▶ _AIM_: Swap "detector" for "scanner" in the items from the line with "this 768×432 image." up to and including the line with "broken roof beam [342, 231, 444, 278]", and return only those lines, otherwise unchanged.

▶ _TASK MATERIAL_:
__________________________________________________

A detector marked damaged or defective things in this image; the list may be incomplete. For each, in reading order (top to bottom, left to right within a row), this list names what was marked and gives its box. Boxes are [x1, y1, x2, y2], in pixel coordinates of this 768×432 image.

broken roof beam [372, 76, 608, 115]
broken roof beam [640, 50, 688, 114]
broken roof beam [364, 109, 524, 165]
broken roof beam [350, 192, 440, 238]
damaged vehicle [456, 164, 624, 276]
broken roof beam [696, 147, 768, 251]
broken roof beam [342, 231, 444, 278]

__________________________________________________

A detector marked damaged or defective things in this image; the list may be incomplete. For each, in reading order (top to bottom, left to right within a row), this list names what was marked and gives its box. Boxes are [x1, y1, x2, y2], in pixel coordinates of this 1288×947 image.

__________________________________________________

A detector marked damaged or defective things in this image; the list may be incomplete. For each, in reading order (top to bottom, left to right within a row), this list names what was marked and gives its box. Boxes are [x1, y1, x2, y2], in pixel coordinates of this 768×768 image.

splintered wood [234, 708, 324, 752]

__________________________________________________

▶ _WRITTEN RESPONSE_:
A scanner marked damaged or defective things in this image; the list may be incomplete. For each, in reading order (top to bottom, left to right within a row), this list names what was marked and gives its box. Boxes are [x1, y1, x2, y2], in pixel coordinates of this 768×432 image.

broken roof beam [372, 76, 608, 115]
broken roof beam [640, 50, 688, 114]
broken roof beam [364, 109, 524, 165]
broken roof beam [350, 192, 440, 238]
damaged vehicle [456, 164, 624, 276]
broken roof beam [696, 147, 768, 251]
broken roof beam [342, 231, 444, 278]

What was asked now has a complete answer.